## YOUR ASSIGNMENT
All lines below starting at the one that holds "Things I want" and ending at the one that holds "Türkiye müdahalesi, bütün" should be printed exactly, ends included. Pictures should not be printed, nor anything else.

(DATA SHOWN)

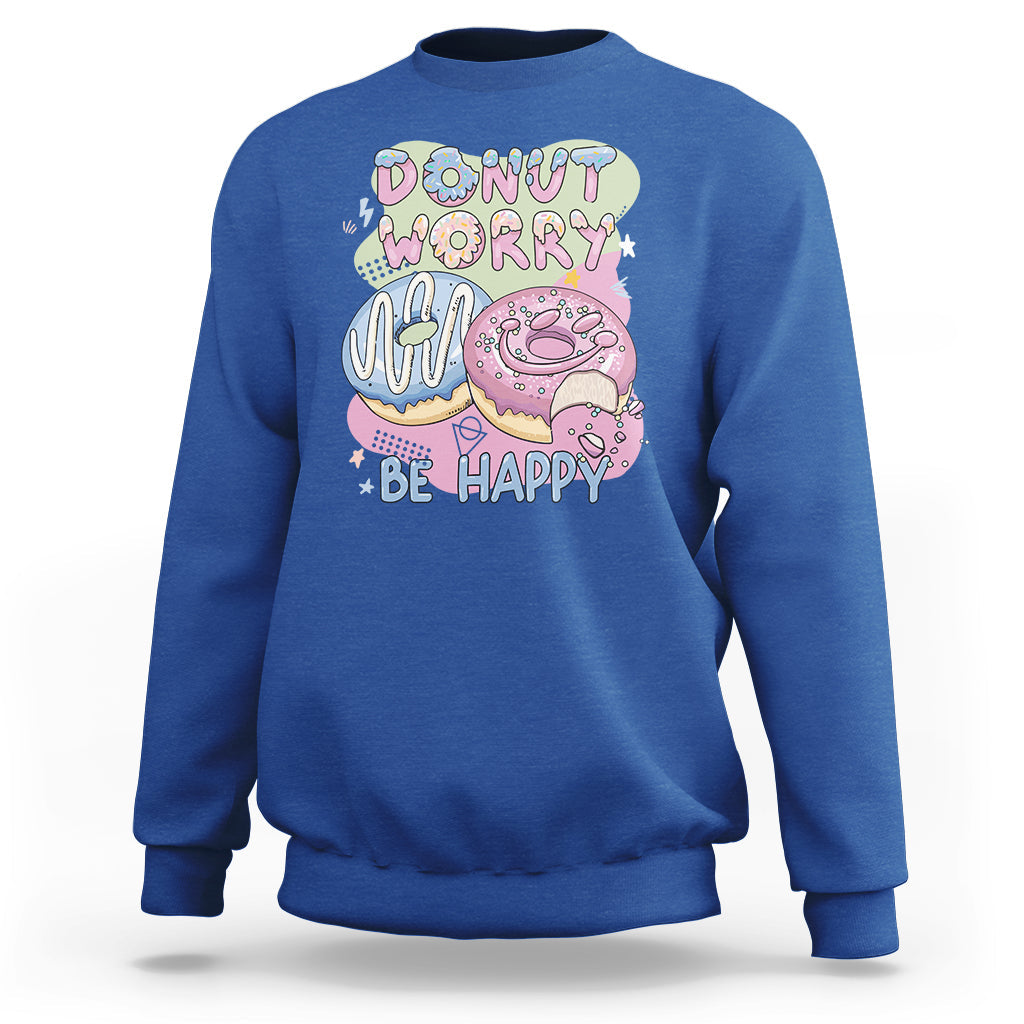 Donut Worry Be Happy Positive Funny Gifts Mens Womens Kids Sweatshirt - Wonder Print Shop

(End DATA SHOWN)
(DATA SHOWN)

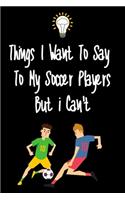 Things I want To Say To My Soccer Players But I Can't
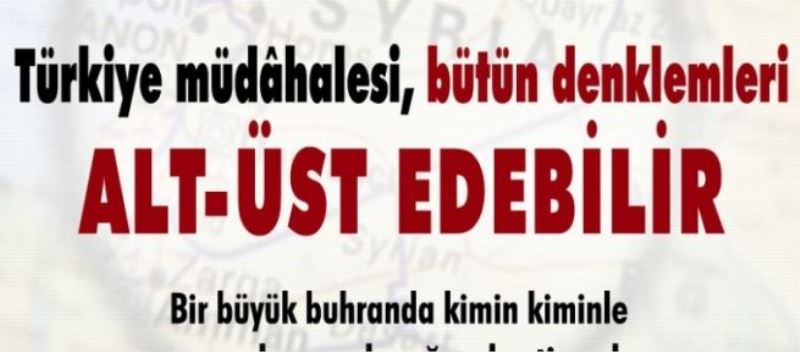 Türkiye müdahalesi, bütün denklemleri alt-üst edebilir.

(End DATA SHOWN)

## ANSWER SPACE
 Things I want To Say To My Soccer Players But I Can't
 Türkiye müdahalesi, bütün denklemleri alt-üst edebilir.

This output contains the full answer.